The record sheet tracks his time in the navy:

8th January 1917 – 25th June 1917: Victory II barracks and accounting centre at Portsmouth
26th June 1917 – 15th July 1917: Victory I barracks and accounting centre at Portsmouth
16th July 1917 – 27th May 1918: Peel Castle, promoted to ABS on the 8th April 1918.
28th May 1918 – 29th August 1918: Vivid III shore establishment at Devonport
30th August 1918 – 19th April 1919: President III shore establishment at Tower Bridge

Soon afterwards, he was demobilised. He was awarded the Victory and British Medals.

The only prolonged time at sea appears to have been his spell on the Peel Castle. According to Wikipedia, this had been a passenger steamer, the SS Duke of York, which from 1894 to 1911 belonged to the Lancashire and Yorkshire Railway Co., then from 1911 to 1912 it belonged to the Turkish Patriotic Committee. In 1914, she was requisitioned by the Admiralty and re-named the SS Peel Castle. Refitted as an Armed Boarding Vessel, she was used in the Dover Patrol, then following repairs to damage she worked in seas north of Shetland, and finally in the Humber-Tyne Patrol, the time when ABS Torry was part of the crew.

After the war

George Henry Torry returned to Bottesford, and in 1921 was once again living with his grand-parents on Queen Street. He eventually moved out, and in 1923 was living in Easthorpe, while they were still on Queen Street. He had got married in 1921 at St. Peters, Derby, to Elizabeth Beeston. She may have been born at Shardlow, Derbyshire, in 1893.

George and Lucy, George Henry’s grandparents, moved back to Boston, where he died in 1932 and she in 1940.

In the 1939 register, George Henry Torry was recorded working as a railway clerk in 1939, living at 84 Costock Avenue, Sherwood, Nottingham, with Elizabeth his wife, and daughter Lucie (b.1927). His mother, Sarah Torry, was recorded as a patient in Nottingham General Hospital, but there appears to be no record of his father, William Torry. Sarah died in 1954 in the Bingham area, and William in 1956, also in the Bingham area.

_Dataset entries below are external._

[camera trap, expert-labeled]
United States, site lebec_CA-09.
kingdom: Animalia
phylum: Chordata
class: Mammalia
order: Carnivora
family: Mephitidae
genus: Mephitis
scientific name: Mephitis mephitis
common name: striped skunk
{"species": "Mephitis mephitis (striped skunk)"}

Elizabeth Torry died in 1954 in Nottingham, aged 61. George Henry Torry probably died in Liverpool, in 1968, aged 71, though this is not certain. Another George Henry Torry born in 1897 and born in Preston, Lancashire, died at Newton Abbot, Devon, in 1970, but there is good reason to believe that he was not the man born in Sheffield and raised at Bottesford.